Note how the two histogram peaks that preceded the m-M-m pattern were much higher in stature than the peak made in m-M-m pattern, showing that momentum to the upside was beginning to wane.
|By September 24, prices broke support and put in a lower low, breaking the neckline of the head & shoulders top. It is interesting to note that the same day the m-M-m completed on the histogram, the stochastic (14, 3, 3) crossed below its signal line. Both indicators determine short-term momentum, and in this case moved in sync with one another, whereas the MACD helps to determine longer-term movements and is better suited for trend finding. Incidentally, the MACD's bearish crossover also suggests that longer-term trend is likely down.|
Back in Figure 1, another trend-based indicator is in agreement with the MACD and the histogram. The average directional movement indicator (ADX) (14) has turned bearish. The ADX line bottomed out and has begun rising, strengthening the surging negative direction indicator (-DI). This is a bearish indication that a new downtrend is beginning.
|FIGURE 3: $WTIC, WEEKLY. Center line moves on the MACD histogram have provided excellent entry and exit points. The price bars highlighted in yellow correspond with shifts in the center line. WTIC could have a double top in play or prices consolidate setting up a very large continuation pattern. The 40-week SMA will likely be tested.|
|Graphic provided by: StockCharts.com.|
|In Figure 3, the weekly chart of WTIC reinforces the chances of further deterioration in price. The histogram's last bar printed a move just below its centerline, causing the MACD to cross below its signal line, flashing a sell signal. The prior two signals that were given when the histogram crossed above and below its center line proved to be very profitable. In mid-July 2008, a sell signal was flashed as the histogram broke below its centerline. Those that heeded to it were spared from a $98 catastrophe as prices dropped over the next five months. |
Then after bottoming in December 2008, the histogram ticked higher toward its centerline. During the last week of January 2009, the histogram was lifted above its centerline and the bulls started to party with confetti and balloons. That signal shifted momentum to the upside, taking prices from $40 to the peak in August at $75, causing prices to almost double in that time. Both prior histogram signals seen on the weekly chart produced winning trades by a pretty hefty margin.
As far a price patterns in the weekly time frame, WTIC could be setting up a double-top pattern, with a confirmation line near $59. Note that WTIC reversed, putting in a distinct peak each time it touched the 200-week SMA. However, prices could begin struggling through a continuation pattern over the next several months in the form of a triangle or rectangle. With the penetration of the 20-week SMA, the next stop is likely the 40-week SMA near $57. There is good support just below that level at $55, as seen on the daily chart in Figure 1 (the dotted black line).

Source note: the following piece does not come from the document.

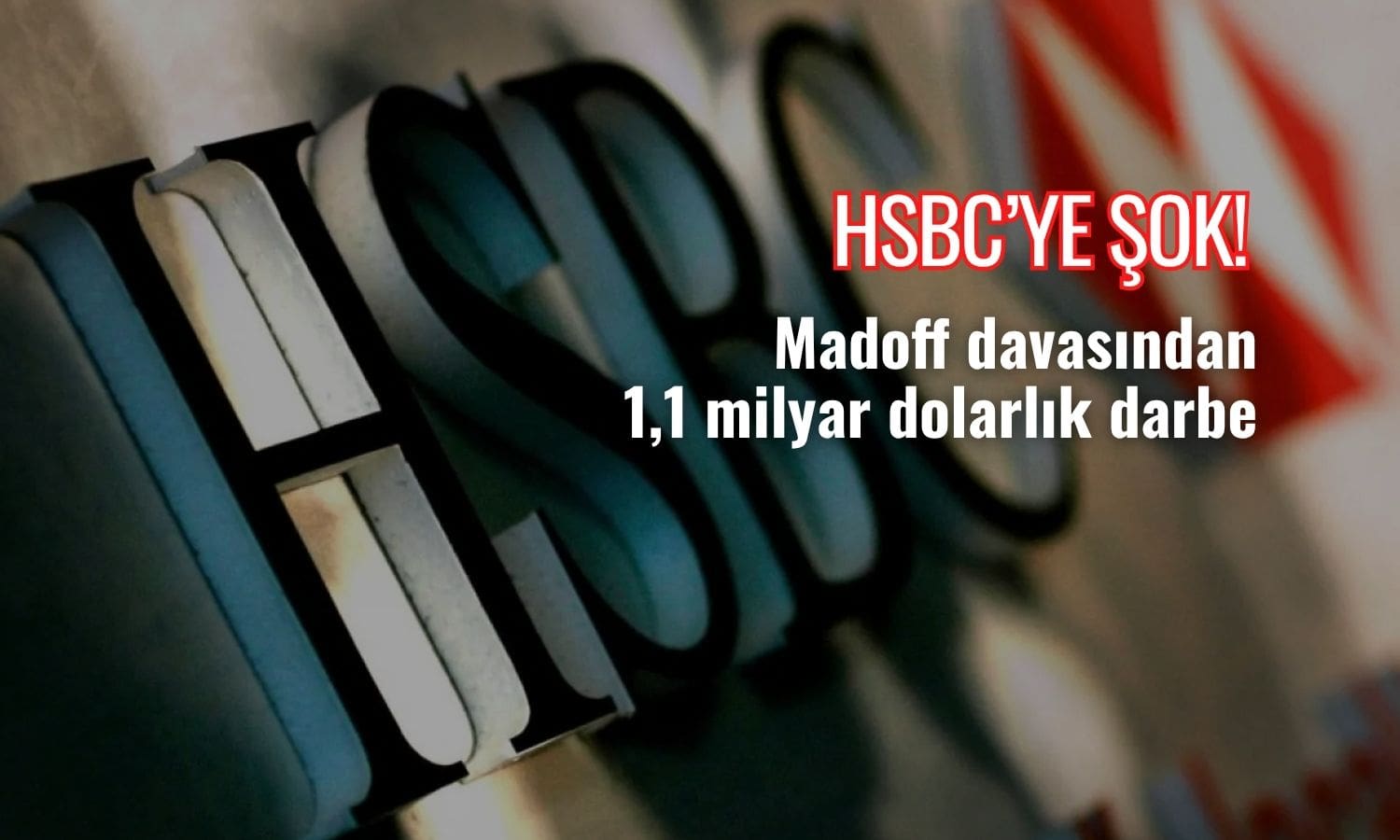 HSBC’ye Madoff davasından 1,1 milyar dolarlık darbe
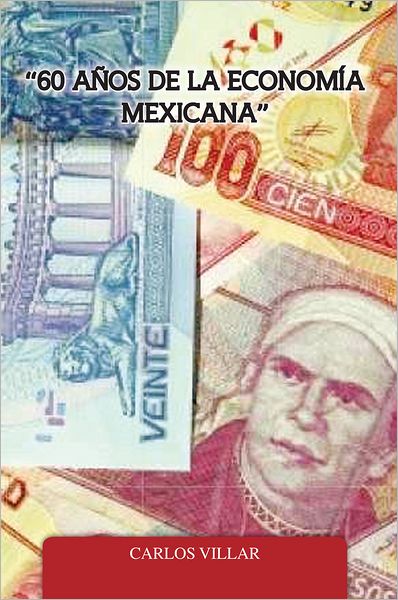 "60 AÑOS DE LA ECONOMÍA MEXICANA"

In conclusion, by using the MACDH to spot divergences on daily charts to find short and long entry points and the slope usually determines market direction. Using the MACDH information on the charts in conjunction with centerline shifts on the weekly chart to help determine the tide of the market can only increase the odds of a successful trade. But keep in mind that divergences aren't limited to the daily charts. Divergences that form in the weekly time frame are actually more powerful.